From Basilan to Davao del Norte, the military is leaving a bloody trail of human-rights violations that have raised the hackles of human-rights groups. The methods are classic, even Marcosian, and the effects are harrowing. And the AFP is still using that same, old line: “We are fighting a vicious war,”
a military official intones -- and adds one more justification for all the madness: “They are evil.”

By CARLOS H. CONDE
Bulatlat.com

DAVAO CITY -- The abduction of Narita Day, 42, mother of two, was straight out of a case file during the dark days of martial law or the “total war policy” of the Aquino regime. The men came knocking at 7 in the evening of July 24, while Narita and her sister’s family were watching television in the latter’s home in Purok 5, Apokon, Tagum City. There were around five of them, in civilian clothes, one of them had his face covered with a handkerchief. They came on board a Tamaraw FX with plates MKX 147 and introduced themselves as soldiers; the leader said his name was Capt. Burgos.

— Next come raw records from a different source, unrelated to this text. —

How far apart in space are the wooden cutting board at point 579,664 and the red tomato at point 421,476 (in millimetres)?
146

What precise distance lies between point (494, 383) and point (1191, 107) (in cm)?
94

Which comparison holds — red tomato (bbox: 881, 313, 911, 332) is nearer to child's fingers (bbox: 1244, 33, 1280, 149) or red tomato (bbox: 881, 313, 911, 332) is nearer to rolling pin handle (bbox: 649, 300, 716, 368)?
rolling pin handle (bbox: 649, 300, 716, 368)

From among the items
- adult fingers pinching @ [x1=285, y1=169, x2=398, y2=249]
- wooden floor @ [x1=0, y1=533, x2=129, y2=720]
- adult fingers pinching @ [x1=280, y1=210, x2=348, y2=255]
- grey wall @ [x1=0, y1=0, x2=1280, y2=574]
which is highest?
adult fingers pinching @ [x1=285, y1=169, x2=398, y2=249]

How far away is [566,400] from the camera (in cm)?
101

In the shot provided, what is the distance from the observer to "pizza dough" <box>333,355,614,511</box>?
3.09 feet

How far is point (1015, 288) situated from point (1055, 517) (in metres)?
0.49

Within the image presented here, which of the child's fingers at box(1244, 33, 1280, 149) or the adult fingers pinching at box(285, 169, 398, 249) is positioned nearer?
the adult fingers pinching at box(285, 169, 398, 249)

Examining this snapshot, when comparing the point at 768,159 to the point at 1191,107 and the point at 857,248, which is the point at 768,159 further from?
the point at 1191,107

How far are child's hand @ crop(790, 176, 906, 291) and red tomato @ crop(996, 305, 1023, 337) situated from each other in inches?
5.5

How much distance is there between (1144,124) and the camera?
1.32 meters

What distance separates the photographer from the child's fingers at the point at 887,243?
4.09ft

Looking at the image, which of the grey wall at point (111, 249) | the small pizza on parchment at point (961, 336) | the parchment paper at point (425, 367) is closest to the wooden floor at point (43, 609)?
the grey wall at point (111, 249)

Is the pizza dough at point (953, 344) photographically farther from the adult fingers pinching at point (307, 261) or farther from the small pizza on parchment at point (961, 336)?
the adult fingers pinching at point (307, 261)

Narita was in the kitchen when two of the men barged inside the house. There, she was nabbed and handcuffed. The men said they had a warrant and promptly showed it to Narita and her sister Febes, who later told the human rights group Karapatan, that it was not an original copy, that it had no signature from a judge and that written on it was Marita Dy, not Narita Day. The case written on the paper was murder, allegedly carried out by Narita as a member of the New People’s Army (NPA).

A Karapatan factsheet narrates what happened next: “Narita asked that she be allowed to change clothes. The request was granted but she was accompanied by one of the men inside her room. Narita’s personal belongings were searched by the men. Febes asked them what they were looking for and was told they were looking for a gun. They did not find any gun and found Narita’s wallet instead. One of the men took the P500 bill inside the wallet but returned it after he was caught by Febes. Some documents and a cellular phone were seized.”

Febes was not allowed to accompany her sister wherever it was that she would be taken to. Capt. Burgos said Narita would be brought to Pantukan, a town in Compostela Valley.

Later, Karapatan checked at the Pantukan police station but Narita was not there. The cops in the station also didn’t know any Capt. Burgos. Three days after she was abducted, Narita’s whereabouts was determined: she had been brought to Camp Catitipan ,the Philippine National Police regional headquarters in this city. She was released only on Saturday, July 28.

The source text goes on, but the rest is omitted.